In summary, antiangiogenic agents have been reported to improve blood supply and oxygenation in some preclinical studies and to induce hypoxia in others. In the current study, sunitinib treatment reduced vessel density and induced hypoxia in human melanoma xenografts, and the magnitude of the effect was associated with the expression and secretion rate of VEGF-A. Our study suggests that sunitinib treatment will reduce vessel density and induce hypoxia also in some patients with malignant melanoma and that melanoma patients with high VEGF-A–expressing tumors are more likely to respond to sunitinib treatment than melanoma patients with low VEGF-A–expressing tumors.

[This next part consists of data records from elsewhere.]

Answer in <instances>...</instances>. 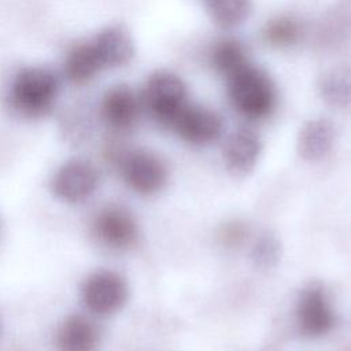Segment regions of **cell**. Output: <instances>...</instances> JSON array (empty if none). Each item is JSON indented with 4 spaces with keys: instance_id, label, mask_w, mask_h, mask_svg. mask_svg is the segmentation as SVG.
Masks as SVG:
<instances>
[{
    "instance_id": "obj_1",
    "label": "cell",
    "mask_w": 351,
    "mask_h": 351,
    "mask_svg": "<svg viewBox=\"0 0 351 351\" xmlns=\"http://www.w3.org/2000/svg\"><path fill=\"white\" fill-rule=\"evenodd\" d=\"M228 95L234 110L248 119L269 117L277 104V89L270 75L250 62L226 77Z\"/></svg>"
},
{
    "instance_id": "obj_2",
    "label": "cell",
    "mask_w": 351,
    "mask_h": 351,
    "mask_svg": "<svg viewBox=\"0 0 351 351\" xmlns=\"http://www.w3.org/2000/svg\"><path fill=\"white\" fill-rule=\"evenodd\" d=\"M59 82L45 67H26L16 75L11 86L12 106L26 117L47 114L56 99Z\"/></svg>"
},
{
    "instance_id": "obj_3",
    "label": "cell",
    "mask_w": 351,
    "mask_h": 351,
    "mask_svg": "<svg viewBox=\"0 0 351 351\" xmlns=\"http://www.w3.org/2000/svg\"><path fill=\"white\" fill-rule=\"evenodd\" d=\"M188 92L181 77L171 71H156L147 80L143 100L152 118L171 128L177 115L188 104Z\"/></svg>"
},
{
    "instance_id": "obj_4",
    "label": "cell",
    "mask_w": 351,
    "mask_h": 351,
    "mask_svg": "<svg viewBox=\"0 0 351 351\" xmlns=\"http://www.w3.org/2000/svg\"><path fill=\"white\" fill-rule=\"evenodd\" d=\"M129 288L126 280L114 270H97L86 277L81 288L85 307L97 315H110L123 307Z\"/></svg>"
},
{
    "instance_id": "obj_5",
    "label": "cell",
    "mask_w": 351,
    "mask_h": 351,
    "mask_svg": "<svg viewBox=\"0 0 351 351\" xmlns=\"http://www.w3.org/2000/svg\"><path fill=\"white\" fill-rule=\"evenodd\" d=\"M99 184L96 167L84 159H70L55 173L51 188L63 202L80 203L93 195Z\"/></svg>"
},
{
    "instance_id": "obj_6",
    "label": "cell",
    "mask_w": 351,
    "mask_h": 351,
    "mask_svg": "<svg viewBox=\"0 0 351 351\" xmlns=\"http://www.w3.org/2000/svg\"><path fill=\"white\" fill-rule=\"evenodd\" d=\"M121 173L125 182L143 195L160 191L167 181V170L160 158L143 149L132 151L122 156Z\"/></svg>"
},
{
    "instance_id": "obj_7",
    "label": "cell",
    "mask_w": 351,
    "mask_h": 351,
    "mask_svg": "<svg viewBox=\"0 0 351 351\" xmlns=\"http://www.w3.org/2000/svg\"><path fill=\"white\" fill-rule=\"evenodd\" d=\"M296 319L300 333L307 337L324 336L333 328L335 313L319 285H311L300 293Z\"/></svg>"
},
{
    "instance_id": "obj_8",
    "label": "cell",
    "mask_w": 351,
    "mask_h": 351,
    "mask_svg": "<svg viewBox=\"0 0 351 351\" xmlns=\"http://www.w3.org/2000/svg\"><path fill=\"white\" fill-rule=\"evenodd\" d=\"M93 232L103 244L117 250L133 245L138 236L133 215L119 206L100 210L93 221Z\"/></svg>"
},
{
    "instance_id": "obj_9",
    "label": "cell",
    "mask_w": 351,
    "mask_h": 351,
    "mask_svg": "<svg viewBox=\"0 0 351 351\" xmlns=\"http://www.w3.org/2000/svg\"><path fill=\"white\" fill-rule=\"evenodd\" d=\"M170 129L186 143L203 145L219 137L222 121L214 111L206 107L186 104L177 115Z\"/></svg>"
},
{
    "instance_id": "obj_10",
    "label": "cell",
    "mask_w": 351,
    "mask_h": 351,
    "mask_svg": "<svg viewBox=\"0 0 351 351\" xmlns=\"http://www.w3.org/2000/svg\"><path fill=\"white\" fill-rule=\"evenodd\" d=\"M262 144L255 132L241 128L233 132L223 147L226 167L234 174L250 173L258 162Z\"/></svg>"
},
{
    "instance_id": "obj_11",
    "label": "cell",
    "mask_w": 351,
    "mask_h": 351,
    "mask_svg": "<svg viewBox=\"0 0 351 351\" xmlns=\"http://www.w3.org/2000/svg\"><path fill=\"white\" fill-rule=\"evenodd\" d=\"M99 341L95 322L80 314L69 315L56 332L58 351H97Z\"/></svg>"
},
{
    "instance_id": "obj_12",
    "label": "cell",
    "mask_w": 351,
    "mask_h": 351,
    "mask_svg": "<svg viewBox=\"0 0 351 351\" xmlns=\"http://www.w3.org/2000/svg\"><path fill=\"white\" fill-rule=\"evenodd\" d=\"M140 103L128 85H117L103 97V117L117 130L130 129L138 117Z\"/></svg>"
},
{
    "instance_id": "obj_13",
    "label": "cell",
    "mask_w": 351,
    "mask_h": 351,
    "mask_svg": "<svg viewBox=\"0 0 351 351\" xmlns=\"http://www.w3.org/2000/svg\"><path fill=\"white\" fill-rule=\"evenodd\" d=\"M101 67H119L133 58L134 47L129 33L119 27L111 26L101 30L92 43Z\"/></svg>"
},
{
    "instance_id": "obj_14",
    "label": "cell",
    "mask_w": 351,
    "mask_h": 351,
    "mask_svg": "<svg viewBox=\"0 0 351 351\" xmlns=\"http://www.w3.org/2000/svg\"><path fill=\"white\" fill-rule=\"evenodd\" d=\"M335 141V128L326 119L308 121L300 130L298 151L304 160H319L328 155Z\"/></svg>"
},
{
    "instance_id": "obj_15",
    "label": "cell",
    "mask_w": 351,
    "mask_h": 351,
    "mask_svg": "<svg viewBox=\"0 0 351 351\" xmlns=\"http://www.w3.org/2000/svg\"><path fill=\"white\" fill-rule=\"evenodd\" d=\"M101 63L92 43L74 47L66 59V74L75 84H84L93 78L100 70Z\"/></svg>"
},
{
    "instance_id": "obj_16",
    "label": "cell",
    "mask_w": 351,
    "mask_h": 351,
    "mask_svg": "<svg viewBox=\"0 0 351 351\" xmlns=\"http://www.w3.org/2000/svg\"><path fill=\"white\" fill-rule=\"evenodd\" d=\"M322 97L333 107L346 108L351 106V70L333 69L319 82Z\"/></svg>"
},
{
    "instance_id": "obj_17",
    "label": "cell",
    "mask_w": 351,
    "mask_h": 351,
    "mask_svg": "<svg viewBox=\"0 0 351 351\" xmlns=\"http://www.w3.org/2000/svg\"><path fill=\"white\" fill-rule=\"evenodd\" d=\"M213 21L221 27H234L251 12L252 0H204Z\"/></svg>"
},
{
    "instance_id": "obj_18",
    "label": "cell",
    "mask_w": 351,
    "mask_h": 351,
    "mask_svg": "<svg viewBox=\"0 0 351 351\" xmlns=\"http://www.w3.org/2000/svg\"><path fill=\"white\" fill-rule=\"evenodd\" d=\"M211 63L218 73L229 77L247 64L248 59L241 43L233 38H226L214 45L211 52Z\"/></svg>"
},
{
    "instance_id": "obj_19",
    "label": "cell",
    "mask_w": 351,
    "mask_h": 351,
    "mask_svg": "<svg viewBox=\"0 0 351 351\" xmlns=\"http://www.w3.org/2000/svg\"><path fill=\"white\" fill-rule=\"evenodd\" d=\"M299 37V25L291 18H277L266 23L263 38L274 47H287L293 44Z\"/></svg>"
},
{
    "instance_id": "obj_20",
    "label": "cell",
    "mask_w": 351,
    "mask_h": 351,
    "mask_svg": "<svg viewBox=\"0 0 351 351\" xmlns=\"http://www.w3.org/2000/svg\"><path fill=\"white\" fill-rule=\"evenodd\" d=\"M281 248L278 240L271 234H263L256 240L251 251V259L256 267L270 269L280 259Z\"/></svg>"
},
{
    "instance_id": "obj_21",
    "label": "cell",
    "mask_w": 351,
    "mask_h": 351,
    "mask_svg": "<svg viewBox=\"0 0 351 351\" xmlns=\"http://www.w3.org/2000/svg\"><path fill=\"white\" fill-rule=\"evenodd\" d=\"M0 335H1V318H0Z\"/></svg>"
}]
</instances>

The following are the supplementary data related to this article.

Supplementary Figure S1.

Intravital microscopy images recorded before (day 0) and during treatment (days 2 and 4), and immunohistochemical preparations of the imaged tissue stained for pimonidazole to visualize hypoxia (day 4). The images show representative untreated and sunitinib-treated A-07 (A), D-12 (B), and R-18 (C) tumors. Tumor area is delineated by a solid black line in intravital microscopy images. Arrow indicates hypoxic region (B). Scale bars, 1 mm.

Supplementary Figure S2.

BST images and the corresponding BST frequency distributions from days 2 and 4 of representative untreated and sunitinib-treated A-07 (A), D-12 (B), and R-18 (C) tumors. Color bars, BST scale in seconds; scale bars, 1 mm; vertical lines, median BST.

Supplementary Movie 1.

First-pass imaging movie of a representative untreated U-25 tumor illustrating how a bolus of 155 kDa TRITC-dextran moves through the vascular network of the tumor. The movie lasts for 5.8 seconds and was recorded with a temporal resolution of 44.8 milliseconds and a pixel size of 7.5×7.5 μm2. Tumor area is delineated by a solid black line. Scale bar, 1 mm. The BST image and the corresponding BST frequency distribution of the tumor are shown in Figure 5A (day 2).

Funding

Financial support was received from the Norwegian Cancer Society and the South-Eastern Norway Regional Health Authority. The funding sources had no role in study design; in the collection, analysis, and interpretation of data; in the writing of the report; and in the decision to submit the article for publication.

Conflict of Interest

The authors confirm that there are no conflicts of interest.